Re: [GSoC2014] Patch ALTER TABLE ... SET LOGGED

From: Christoph Berg <cb(at)df7cb(dot)de>
To: Fabrízio de Royes Mello <fabriziomello(at)gmail(dot)com>
Cc: Pgsql Hackers <pgsql-hackers(at)postgresql(dot)org>, Stephen Frost <sfrost(at)snowman(dot)net>
Subject: Re: [GSoC2014] Patch ALTER TABLE ... SET LOGGED
Date: 2014-07-08 19:53:00
Message-ID: 20140708195300.GD10133@msg.df7cb.de
Views: Raw Message | Whole Thread | Download mbox | Resend email
Thread:
Lists: pgsql-hackers

Hi,

here's my review for this patch.

Generally, the patch addresses a real need, tables often only turn
out to be desired as unlogged if there are performance problems in
practice, and the other way round changing an unlogged table to logged
is way more involved manually than it could be with this patch. So
yes, we want the feature.

I've tried the patch, and it works as desired, including tab
completion in psql. There are a few issues to be resolved, though.
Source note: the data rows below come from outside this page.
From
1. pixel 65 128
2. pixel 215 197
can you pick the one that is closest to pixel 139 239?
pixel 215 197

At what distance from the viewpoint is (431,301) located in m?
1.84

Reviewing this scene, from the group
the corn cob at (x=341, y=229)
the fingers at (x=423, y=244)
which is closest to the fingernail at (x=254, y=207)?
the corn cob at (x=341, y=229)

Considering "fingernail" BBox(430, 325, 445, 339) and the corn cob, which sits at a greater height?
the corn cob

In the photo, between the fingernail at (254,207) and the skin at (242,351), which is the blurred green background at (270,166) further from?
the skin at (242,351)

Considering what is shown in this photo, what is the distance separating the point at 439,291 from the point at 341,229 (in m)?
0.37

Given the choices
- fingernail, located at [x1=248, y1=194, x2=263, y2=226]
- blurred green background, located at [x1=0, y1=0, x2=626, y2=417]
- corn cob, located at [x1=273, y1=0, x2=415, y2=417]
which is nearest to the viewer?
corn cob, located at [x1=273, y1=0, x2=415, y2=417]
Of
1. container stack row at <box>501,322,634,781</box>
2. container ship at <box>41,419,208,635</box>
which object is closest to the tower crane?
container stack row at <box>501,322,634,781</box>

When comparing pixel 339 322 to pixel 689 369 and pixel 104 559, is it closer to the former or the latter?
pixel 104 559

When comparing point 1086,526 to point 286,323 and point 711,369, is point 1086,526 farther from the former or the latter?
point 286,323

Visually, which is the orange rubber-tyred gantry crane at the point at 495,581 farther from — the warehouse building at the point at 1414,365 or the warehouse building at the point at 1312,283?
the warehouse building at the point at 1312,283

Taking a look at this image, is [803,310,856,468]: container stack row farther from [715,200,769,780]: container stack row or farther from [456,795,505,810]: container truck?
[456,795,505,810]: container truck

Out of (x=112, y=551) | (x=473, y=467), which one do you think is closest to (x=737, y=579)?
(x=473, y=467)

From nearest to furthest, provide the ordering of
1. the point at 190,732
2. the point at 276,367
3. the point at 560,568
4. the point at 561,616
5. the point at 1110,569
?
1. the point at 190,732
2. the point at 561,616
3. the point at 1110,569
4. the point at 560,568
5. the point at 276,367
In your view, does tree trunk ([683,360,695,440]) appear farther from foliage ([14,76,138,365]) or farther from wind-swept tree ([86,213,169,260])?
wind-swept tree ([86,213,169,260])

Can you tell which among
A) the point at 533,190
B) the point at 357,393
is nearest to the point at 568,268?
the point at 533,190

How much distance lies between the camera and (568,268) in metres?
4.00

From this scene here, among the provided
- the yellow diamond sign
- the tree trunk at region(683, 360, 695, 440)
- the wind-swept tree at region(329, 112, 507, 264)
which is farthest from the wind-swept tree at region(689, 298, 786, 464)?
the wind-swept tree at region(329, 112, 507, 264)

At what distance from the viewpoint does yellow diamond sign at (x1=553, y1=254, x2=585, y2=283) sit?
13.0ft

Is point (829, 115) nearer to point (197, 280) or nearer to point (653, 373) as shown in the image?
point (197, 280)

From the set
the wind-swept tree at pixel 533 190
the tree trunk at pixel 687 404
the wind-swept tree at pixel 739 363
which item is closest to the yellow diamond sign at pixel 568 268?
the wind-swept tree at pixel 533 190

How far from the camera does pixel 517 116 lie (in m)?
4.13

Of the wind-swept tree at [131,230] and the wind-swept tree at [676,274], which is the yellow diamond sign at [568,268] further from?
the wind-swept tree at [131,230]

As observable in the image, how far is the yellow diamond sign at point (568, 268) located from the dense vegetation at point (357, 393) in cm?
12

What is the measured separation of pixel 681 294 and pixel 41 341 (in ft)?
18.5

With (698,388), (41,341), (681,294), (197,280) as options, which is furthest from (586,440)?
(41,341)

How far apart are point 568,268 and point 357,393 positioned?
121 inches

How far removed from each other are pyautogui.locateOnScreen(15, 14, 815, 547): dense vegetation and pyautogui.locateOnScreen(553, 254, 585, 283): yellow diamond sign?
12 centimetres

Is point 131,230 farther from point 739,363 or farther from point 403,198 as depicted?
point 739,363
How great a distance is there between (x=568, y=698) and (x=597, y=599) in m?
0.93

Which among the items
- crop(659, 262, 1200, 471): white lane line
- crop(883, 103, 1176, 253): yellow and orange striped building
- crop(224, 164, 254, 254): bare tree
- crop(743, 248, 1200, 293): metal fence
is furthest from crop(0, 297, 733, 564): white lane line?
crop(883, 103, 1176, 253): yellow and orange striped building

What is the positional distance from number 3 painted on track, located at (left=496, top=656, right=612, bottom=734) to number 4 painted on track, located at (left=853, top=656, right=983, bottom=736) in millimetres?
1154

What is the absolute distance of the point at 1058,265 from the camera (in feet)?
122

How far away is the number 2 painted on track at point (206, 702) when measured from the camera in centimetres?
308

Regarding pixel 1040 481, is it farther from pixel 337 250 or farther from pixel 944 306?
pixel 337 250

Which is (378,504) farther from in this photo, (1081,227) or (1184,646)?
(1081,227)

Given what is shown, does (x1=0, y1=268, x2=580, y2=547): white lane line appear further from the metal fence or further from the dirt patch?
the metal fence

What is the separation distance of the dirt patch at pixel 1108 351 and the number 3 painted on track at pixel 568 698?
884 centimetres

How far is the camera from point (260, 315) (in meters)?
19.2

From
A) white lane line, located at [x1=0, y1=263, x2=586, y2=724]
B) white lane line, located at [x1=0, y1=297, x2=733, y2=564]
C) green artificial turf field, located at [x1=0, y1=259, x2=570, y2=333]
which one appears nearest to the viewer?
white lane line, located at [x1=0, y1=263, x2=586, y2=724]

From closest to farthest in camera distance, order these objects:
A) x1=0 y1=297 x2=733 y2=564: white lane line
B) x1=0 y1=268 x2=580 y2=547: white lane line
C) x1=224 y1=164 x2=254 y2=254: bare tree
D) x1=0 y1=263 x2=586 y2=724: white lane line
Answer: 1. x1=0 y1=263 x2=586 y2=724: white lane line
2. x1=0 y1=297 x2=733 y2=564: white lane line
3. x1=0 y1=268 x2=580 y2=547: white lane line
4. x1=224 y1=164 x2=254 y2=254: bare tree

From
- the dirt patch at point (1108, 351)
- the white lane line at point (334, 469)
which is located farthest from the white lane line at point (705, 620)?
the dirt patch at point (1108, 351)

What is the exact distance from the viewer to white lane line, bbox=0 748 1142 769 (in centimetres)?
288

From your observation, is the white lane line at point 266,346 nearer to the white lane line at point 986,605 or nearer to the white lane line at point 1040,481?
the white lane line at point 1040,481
Re: Fabrízio de Royes Mello 2014-06-26 <CAFcNs+pyV0PBjLo97OSyqV1yQOC7s+JGvWXc8UnY5jSRDwy45A(at)mail(dot)gmail(dot)com>
> As part of GSoC2014 and with agreement of my mentor and reviewer (Stephen
> Frost) I've send a complement of the first patch to add the capability to
> change a regular table to unlogged.

(Fwiw, I believe this direction is the more interesting one.)

> With this patch we finish the main goals of the GSoC2014 and now we'll work
> in the additional goals.

... that being the non-WAL-logging with wal_level=minimal, or more?

> diff --git a/doc/src/sgml/ref/alter_table.sgml b/doc/src/sgml/ref/alter_table.sgml
> index 69a1e14..424f2e9 100644
> --- a/doc/src/sgml/ref/alter_table.sgml
> +++ b/doc/src/sgml/ref/alter_table.sgml
> @@ -58,6 +58,7 @@ ALTER TABLE [ IF EXISTS ] <replaceable class="PARAMETER">name</replaceable>
> ENABLE REPLICA RULE <replaceable class="PARAMETER">rewrite_rule_name</replaceable>
> ENABLE ALWAYS RULE <replaceable class="PARAMETER">rewrite_rule_name</replaceable>
> CLUSTER ON <replaceable class="PARAMETER">index_name</replaceable>
> + SET {LOGGED | UNLOGGED}
> SET WITHOUT CLUSTER
> SET WITH OIDS
> SET WITHOUT OIDS

This must not be between the two CLUSTER lines. I think the best spot
would just be one line down, before SET WITH OIDS.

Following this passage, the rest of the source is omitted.